Could you give the number of lines in the entries below that contain the word "Connochaetes"? Only the number is wanted.

————————

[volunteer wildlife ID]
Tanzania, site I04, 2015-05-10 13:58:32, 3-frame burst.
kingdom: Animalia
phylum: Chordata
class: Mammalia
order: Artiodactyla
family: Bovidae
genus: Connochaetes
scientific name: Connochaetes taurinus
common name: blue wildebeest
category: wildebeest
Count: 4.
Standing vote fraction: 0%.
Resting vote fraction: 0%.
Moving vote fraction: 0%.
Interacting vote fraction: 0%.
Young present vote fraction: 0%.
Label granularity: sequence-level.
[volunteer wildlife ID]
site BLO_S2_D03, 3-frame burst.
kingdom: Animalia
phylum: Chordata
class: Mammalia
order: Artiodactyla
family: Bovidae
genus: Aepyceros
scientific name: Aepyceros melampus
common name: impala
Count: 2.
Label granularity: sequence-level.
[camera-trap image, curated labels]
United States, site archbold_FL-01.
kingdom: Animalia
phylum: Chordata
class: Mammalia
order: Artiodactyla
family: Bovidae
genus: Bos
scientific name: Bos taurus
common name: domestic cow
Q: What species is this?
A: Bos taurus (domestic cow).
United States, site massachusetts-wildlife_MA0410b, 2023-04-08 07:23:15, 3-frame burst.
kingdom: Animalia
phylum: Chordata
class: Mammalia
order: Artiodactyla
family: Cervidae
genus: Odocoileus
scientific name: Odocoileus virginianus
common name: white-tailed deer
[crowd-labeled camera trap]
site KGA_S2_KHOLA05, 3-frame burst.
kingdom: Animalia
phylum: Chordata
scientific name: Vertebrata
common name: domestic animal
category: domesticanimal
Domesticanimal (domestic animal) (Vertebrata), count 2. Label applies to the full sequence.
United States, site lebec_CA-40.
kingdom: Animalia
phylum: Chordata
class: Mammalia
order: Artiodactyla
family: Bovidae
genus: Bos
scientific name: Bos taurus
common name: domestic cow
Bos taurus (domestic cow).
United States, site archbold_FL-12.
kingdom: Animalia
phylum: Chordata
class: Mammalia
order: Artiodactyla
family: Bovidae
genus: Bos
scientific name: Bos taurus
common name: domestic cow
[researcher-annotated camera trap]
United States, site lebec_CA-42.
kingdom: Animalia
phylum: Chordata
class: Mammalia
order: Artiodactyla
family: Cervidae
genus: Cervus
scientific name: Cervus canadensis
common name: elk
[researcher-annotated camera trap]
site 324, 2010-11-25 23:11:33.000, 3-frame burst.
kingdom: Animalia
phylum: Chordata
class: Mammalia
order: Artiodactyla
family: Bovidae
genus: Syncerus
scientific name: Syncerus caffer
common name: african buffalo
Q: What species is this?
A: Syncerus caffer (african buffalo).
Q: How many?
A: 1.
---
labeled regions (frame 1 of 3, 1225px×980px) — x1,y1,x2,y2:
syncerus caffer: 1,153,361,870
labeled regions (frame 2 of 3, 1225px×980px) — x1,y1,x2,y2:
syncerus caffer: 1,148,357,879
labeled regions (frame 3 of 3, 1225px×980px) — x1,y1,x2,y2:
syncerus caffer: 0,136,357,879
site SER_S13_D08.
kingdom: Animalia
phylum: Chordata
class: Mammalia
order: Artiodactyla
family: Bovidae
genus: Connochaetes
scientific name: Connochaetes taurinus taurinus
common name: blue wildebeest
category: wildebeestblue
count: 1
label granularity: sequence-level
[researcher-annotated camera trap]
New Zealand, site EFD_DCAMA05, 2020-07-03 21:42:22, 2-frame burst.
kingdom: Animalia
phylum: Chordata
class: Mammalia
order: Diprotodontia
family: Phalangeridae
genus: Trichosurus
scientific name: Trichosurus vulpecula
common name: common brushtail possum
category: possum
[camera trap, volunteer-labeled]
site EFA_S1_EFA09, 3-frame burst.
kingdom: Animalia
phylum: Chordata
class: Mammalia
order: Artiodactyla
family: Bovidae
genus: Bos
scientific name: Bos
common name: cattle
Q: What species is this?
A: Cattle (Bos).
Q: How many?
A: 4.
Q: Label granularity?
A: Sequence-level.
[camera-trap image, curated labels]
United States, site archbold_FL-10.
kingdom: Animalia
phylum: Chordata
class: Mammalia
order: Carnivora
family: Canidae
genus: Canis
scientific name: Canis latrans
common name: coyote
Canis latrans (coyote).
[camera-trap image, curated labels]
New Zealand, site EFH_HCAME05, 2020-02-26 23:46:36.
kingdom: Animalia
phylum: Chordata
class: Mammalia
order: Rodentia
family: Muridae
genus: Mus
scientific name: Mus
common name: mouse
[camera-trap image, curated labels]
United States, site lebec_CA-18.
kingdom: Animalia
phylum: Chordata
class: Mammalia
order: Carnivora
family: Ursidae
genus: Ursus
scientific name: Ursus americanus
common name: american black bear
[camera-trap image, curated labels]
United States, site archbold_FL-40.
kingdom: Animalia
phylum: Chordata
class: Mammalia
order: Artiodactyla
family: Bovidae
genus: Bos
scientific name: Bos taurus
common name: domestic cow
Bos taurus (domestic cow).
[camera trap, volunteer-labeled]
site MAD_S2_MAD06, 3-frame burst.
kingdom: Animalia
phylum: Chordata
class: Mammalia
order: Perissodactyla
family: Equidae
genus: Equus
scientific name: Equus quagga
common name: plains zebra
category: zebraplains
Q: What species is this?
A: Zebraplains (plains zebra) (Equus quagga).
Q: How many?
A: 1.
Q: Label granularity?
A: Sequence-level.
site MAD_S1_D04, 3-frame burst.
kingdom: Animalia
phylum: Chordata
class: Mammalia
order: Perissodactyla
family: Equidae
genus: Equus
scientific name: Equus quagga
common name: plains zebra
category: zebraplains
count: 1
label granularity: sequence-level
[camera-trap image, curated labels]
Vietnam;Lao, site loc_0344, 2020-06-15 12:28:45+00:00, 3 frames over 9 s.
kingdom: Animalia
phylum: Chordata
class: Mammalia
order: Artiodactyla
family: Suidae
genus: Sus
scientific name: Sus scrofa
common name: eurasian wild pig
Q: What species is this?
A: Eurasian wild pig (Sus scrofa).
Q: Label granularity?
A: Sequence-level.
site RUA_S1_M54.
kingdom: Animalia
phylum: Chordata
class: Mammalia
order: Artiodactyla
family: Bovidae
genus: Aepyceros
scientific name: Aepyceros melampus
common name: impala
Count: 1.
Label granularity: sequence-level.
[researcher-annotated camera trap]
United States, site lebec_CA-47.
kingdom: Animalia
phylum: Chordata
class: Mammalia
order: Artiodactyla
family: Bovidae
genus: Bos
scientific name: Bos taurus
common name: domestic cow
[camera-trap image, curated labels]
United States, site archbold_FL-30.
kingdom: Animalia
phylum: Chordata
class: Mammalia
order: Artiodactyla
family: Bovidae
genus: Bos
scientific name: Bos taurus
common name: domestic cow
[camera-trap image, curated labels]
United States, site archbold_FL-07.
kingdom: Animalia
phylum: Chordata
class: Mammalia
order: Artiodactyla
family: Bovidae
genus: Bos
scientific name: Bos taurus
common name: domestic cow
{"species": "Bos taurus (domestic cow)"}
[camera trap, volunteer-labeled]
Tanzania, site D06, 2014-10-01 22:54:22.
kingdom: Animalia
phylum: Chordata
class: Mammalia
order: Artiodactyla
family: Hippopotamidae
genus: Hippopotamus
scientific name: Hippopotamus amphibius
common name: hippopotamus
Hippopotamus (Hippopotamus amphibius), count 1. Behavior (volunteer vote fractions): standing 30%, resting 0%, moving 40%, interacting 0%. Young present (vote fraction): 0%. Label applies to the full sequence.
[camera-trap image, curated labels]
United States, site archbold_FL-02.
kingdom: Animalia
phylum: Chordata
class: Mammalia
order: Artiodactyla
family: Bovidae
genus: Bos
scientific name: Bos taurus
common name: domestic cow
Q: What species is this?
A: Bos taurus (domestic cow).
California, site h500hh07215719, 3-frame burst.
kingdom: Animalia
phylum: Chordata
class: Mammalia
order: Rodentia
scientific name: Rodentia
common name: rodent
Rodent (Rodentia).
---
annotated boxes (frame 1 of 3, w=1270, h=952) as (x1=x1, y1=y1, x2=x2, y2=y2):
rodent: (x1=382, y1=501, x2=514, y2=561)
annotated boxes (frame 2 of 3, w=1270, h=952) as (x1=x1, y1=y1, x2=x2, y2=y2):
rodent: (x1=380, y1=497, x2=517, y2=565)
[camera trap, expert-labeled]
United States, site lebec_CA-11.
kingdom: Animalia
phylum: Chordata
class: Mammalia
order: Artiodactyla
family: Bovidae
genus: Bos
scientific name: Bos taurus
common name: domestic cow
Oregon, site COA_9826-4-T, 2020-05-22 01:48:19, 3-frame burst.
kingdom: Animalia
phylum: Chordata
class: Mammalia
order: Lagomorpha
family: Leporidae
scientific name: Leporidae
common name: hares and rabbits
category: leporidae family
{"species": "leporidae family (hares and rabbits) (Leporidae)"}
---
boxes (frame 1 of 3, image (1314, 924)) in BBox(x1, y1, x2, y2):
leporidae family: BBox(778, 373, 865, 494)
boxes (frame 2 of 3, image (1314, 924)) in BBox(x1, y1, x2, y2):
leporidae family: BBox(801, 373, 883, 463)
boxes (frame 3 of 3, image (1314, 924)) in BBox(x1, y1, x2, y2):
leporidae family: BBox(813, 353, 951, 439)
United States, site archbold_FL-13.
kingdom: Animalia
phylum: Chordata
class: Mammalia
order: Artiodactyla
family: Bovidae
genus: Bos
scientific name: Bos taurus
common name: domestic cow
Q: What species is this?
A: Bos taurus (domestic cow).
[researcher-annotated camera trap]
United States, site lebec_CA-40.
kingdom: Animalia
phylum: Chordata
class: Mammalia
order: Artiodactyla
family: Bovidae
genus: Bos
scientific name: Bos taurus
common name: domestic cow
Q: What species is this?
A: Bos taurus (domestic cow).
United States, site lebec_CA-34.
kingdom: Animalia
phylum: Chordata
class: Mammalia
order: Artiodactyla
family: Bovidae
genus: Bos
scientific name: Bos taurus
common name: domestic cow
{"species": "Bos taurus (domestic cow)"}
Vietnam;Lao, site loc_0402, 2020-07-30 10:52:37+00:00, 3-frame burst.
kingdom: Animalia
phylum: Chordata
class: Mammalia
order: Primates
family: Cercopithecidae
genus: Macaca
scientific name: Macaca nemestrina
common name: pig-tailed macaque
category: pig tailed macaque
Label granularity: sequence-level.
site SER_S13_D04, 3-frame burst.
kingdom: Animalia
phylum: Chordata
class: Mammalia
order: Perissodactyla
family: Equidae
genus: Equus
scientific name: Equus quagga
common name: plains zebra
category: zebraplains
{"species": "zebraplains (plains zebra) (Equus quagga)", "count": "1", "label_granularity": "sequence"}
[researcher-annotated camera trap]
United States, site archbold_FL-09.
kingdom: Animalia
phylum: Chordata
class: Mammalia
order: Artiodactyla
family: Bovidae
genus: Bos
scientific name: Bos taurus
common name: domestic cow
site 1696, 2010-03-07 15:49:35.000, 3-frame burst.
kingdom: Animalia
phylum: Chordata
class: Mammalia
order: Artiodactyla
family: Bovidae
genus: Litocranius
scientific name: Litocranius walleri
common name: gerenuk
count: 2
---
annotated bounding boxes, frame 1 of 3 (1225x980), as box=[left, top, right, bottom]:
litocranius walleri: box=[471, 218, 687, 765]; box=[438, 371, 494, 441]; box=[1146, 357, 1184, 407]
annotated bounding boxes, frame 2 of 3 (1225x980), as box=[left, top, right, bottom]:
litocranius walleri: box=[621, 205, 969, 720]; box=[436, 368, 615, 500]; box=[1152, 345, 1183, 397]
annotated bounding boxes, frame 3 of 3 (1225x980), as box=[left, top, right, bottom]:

————————

- [Answer to this problem] 4